Explores the syndemic interaction between poverty, food insecurity, and limited access to dental care among migrant farm laborers in Central Florida.

"Rethinking COVID-19 Vulnerability: A Call for LGBTQ+ Im/Migrant Health Equity in the United States During and After a Pandemic" Health Equity 4, no. 1 (2020).

Elaborates on how the public health responses to the coronavirus disease 2019 (COVID-19) pandemic have emphasized older adults' vulnerability, but this obfuscates the social and political root causes of health inequity.  Mentions that in order to advance health equity during a novel communicable disease outbreak, public health practitioners must continue to be attentive to social and political circumstances that inform poor health.
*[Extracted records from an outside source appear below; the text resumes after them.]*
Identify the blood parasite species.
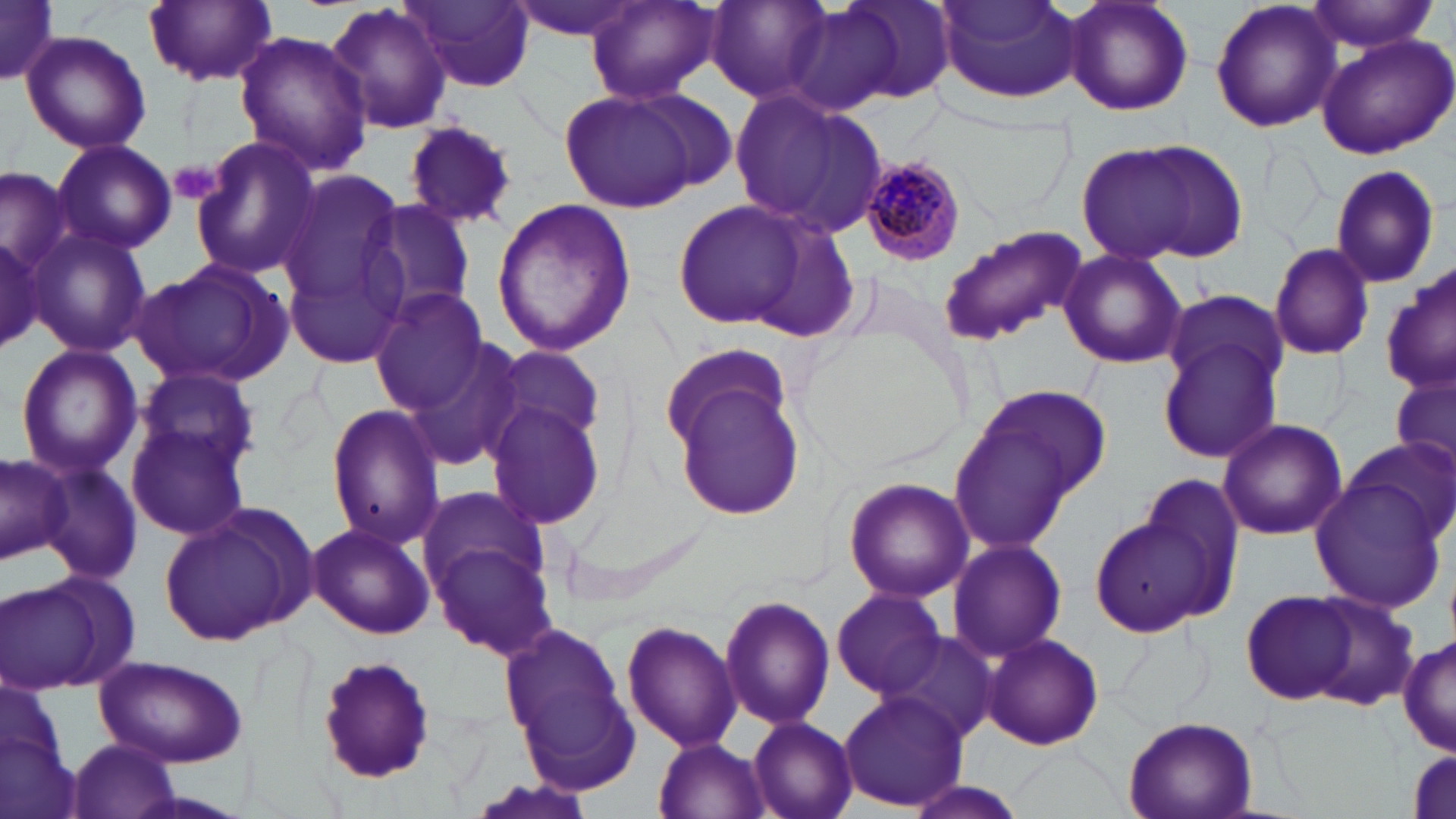

Plasmodium malariae.

Approximate bounding boxes as (x1, y1, x2, y2) in pixels. Platelet locations: (171, 159, 223, 205). Uninfected red blood cell locations: (402, 0, 538, 94), (504, 0, 649, 41), (702, 0, 840, 105), (799, 0, 957, 109), (934, 0, 1082, 104), (1061, 0, 1194, 115), (1209, 0, 1344, 135), (0, 1, 60, 86), (143, 1, 278, 87), (326, 1, 454, 138), (583, 1, 722, 107), (1304, 1, 1437, 55), (19, 30, 151, 154), (233, 31, 373, 178), (1315, 33, 1456, 158), (728, 87, 889, 236), (561, 88, 703, 212), (402, 116, 521, 232), (188, 135, 322, 282), (1075, 137, 1247, 267), (50, 139, 177, 256), (1329, 164, 1443, 289), (1, 166, 75, 275), (275, 174, 415, 367), (670, 196, 827, 334), (491, 197, 636, 356), (359, 200, 476, 322), (937, 225, 1086, 345), (0, 226, 50, 356), (29, 227, 151, 360), (1268, 241, 1375, 359), (1058, 249, 1187, 369), (130, 254, 296, 390), (1378, 268, 1456, 392), (368, 288, 491, 412), (1163, 291, 1289, 402), (397, 331, 529, 474), (1160, 336, 1287, 462), (479, 340, 608, 459), (657, 340, 794, 457), (14, 344, 144, 477), (1391, 368, 1456, 481), (133, 369, 258, 476), (669, 374, 807, 524), (948, 380, 1114, 553), (480, 384, 610, 531), (325, 404, 444, 548), (1216, 418, 1349, 539), (127, 419, 252, 541), (1347, 434, 1453, 543), (0, 451, 71, 565), (39, 458, 143, 586), (1133, 475, 1249, 619), (1309, 475, 1449, 611), (844, 477, 973, 603), (415, 483, 547, 610), (158, 502, 318, 648), (1088, 514, 1221, 641), (424, 518, 561, 664), (305, 521, 437, 640), (946, 539, 1067, 664), (2, 575, 119, 691), (830, 586, 950, 700), (1241, 590, 1356, 705), (1301, 593, 1420, 709), (717, 595, 835, 730), (498, 618, 638, 790), (621, 620, 739, 754), (879, 631, 998, 747), (981, 633, 1105, 750), (1398, 635, 1455, 757), (91, 653, 247, 767), (314, 656, 440, 786), (0, 678, 79, 819), (839, 687, 966, 811), (1123, 713, 1260, 819), (748, 717, 858, 819), (653, 736, 772, 819), (63, 737, 185, 819), (1408, 749, 1453, 817), (896, 777, 1032, 819). Plasmodium malariae-infected red blood cell locations: (854, 154, 967, 268). Image is 1456×819 pixels. Light microscopy. May-Grünwald-Giemsa-stained preparation. 1000x magnification. Thin blood film. One field of a larger specimen.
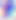
Summary:
  - Magnification: 400x
  - Modality: micrograph
  - Identification: Toxoplasma gondii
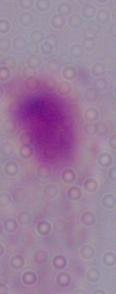
Micrograph. A trichomonad is shown. 1000x magnification.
"Pathogenic Policy: Immigrant Policing, Fear, and Parallel Medical Systems in the US South" Medical Anthropology Cross-Cultural Studies in Health and Illness 36, no. 4 (2017): 396-410 .

Considers how immigration enforcement laws and police practices result in a shadow medical system for undocumented immigrants.

"Multi-Level Determinants to HPV Vaccination Among Hispanic Farmworker Families in Florida" (with Cheryl A. Vamos, Coralia Vazquez Otero, Elizabeth A. Lockhart, Kristen J. Wells, and Sarah Proctor). Ethnicity & Health (2018).

Outlines that HPV vaccination is the primary prevention method for HPV-related cancers, although among Hispanic populations, migrant farmworkers may experience exacerbated challenges to HPV vaccination due to intersecting political, social, and personal contexts.  Explores multi-level determinants of HPV vaccination among Hispanic migrant farmworker families.

"Pathogenic Policing Immigration Enforcement and Health in the U.S. South" (Rutgers University Press, 2019).

Discusses Pathogenic Policing and examines the multiple health-related consequences of immigration laws and police practices in the US South, focusing in particular on Atlanta, Georgia.